The legislative intent was to conserve the property of an absent or absconding debtor for the benefit of the attaching and applying creditors; to take the property into the custody of the law and to administer it for that purpose. Harris v. Linnard, 9 N. J. L. 58; Cummins v. Blair, 18 Id. 151; Bruntdred v. Del Hoyo, 20 Id. 328; Brown v. Bissett, 21 Id. 46; Duffin v. Wolf, 21 Id. 475; Blatchford v. Conover, 40 N. J. Eq. 205; Woodward v. Lishman, 80 N. J. L. 586.

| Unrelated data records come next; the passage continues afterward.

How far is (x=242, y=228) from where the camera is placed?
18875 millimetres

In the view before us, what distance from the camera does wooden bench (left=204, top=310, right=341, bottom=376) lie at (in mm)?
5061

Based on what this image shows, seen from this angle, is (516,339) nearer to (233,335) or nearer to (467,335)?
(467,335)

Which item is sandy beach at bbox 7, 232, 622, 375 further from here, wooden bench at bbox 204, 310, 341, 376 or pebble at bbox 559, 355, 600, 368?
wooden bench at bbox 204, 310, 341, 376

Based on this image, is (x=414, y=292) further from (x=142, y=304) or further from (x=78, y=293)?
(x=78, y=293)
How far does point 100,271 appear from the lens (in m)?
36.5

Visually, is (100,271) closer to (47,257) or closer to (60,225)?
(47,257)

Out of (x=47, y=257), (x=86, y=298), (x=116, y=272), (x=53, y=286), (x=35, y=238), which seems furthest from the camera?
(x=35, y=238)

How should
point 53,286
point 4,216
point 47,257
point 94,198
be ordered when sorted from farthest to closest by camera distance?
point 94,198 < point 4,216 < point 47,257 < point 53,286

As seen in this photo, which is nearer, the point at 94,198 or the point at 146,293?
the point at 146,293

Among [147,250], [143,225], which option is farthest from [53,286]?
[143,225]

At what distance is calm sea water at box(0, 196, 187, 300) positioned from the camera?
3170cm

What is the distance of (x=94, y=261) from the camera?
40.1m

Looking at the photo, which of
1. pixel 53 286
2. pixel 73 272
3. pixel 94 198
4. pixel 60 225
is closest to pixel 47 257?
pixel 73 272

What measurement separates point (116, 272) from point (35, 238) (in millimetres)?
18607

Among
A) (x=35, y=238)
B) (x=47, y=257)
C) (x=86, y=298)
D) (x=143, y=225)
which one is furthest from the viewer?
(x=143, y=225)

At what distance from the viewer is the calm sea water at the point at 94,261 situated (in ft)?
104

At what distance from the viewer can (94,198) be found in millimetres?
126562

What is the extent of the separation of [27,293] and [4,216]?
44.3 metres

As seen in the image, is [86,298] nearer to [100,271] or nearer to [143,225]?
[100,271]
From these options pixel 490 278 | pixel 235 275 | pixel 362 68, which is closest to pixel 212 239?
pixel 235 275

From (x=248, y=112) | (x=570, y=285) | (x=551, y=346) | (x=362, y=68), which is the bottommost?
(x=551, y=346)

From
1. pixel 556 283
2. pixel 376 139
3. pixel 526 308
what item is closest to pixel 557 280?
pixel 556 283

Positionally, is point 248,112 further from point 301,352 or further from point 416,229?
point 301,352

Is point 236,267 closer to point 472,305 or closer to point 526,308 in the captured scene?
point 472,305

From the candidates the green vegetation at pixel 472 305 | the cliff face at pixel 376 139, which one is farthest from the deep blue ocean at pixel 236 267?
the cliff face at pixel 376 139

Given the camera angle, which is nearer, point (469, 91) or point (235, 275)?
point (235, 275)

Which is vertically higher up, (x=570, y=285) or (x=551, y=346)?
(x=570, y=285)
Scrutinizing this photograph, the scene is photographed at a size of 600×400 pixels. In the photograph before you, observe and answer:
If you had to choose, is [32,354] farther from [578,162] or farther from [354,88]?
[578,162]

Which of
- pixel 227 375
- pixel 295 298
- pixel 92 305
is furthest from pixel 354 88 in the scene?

The case at bar, however, is distinguishable from all of the above-cited cases, in that the writs were not issued out of the same court and the property levied on was not the same. No ease is cited which covers this situation. Nor have I found any. In principle, however, I see no difference. The writ in the Supreme Court suit was issued and executed prior to the Circuit Court writ and is therefore the senior writ and *47should take precedence. This is so, notwithstanding the fact that different property was levied on under the original writs.
The auditor appointed by the Supreme Court in the Keppler suit should administer all of the property levied on for the benefit of the plaintiff in that suit and applying creditors thereunder as provided by statute.
The appointment of the auditor in the Altschuler Circuit Court suit should be set aside.
An order will be signed in accordance with these views.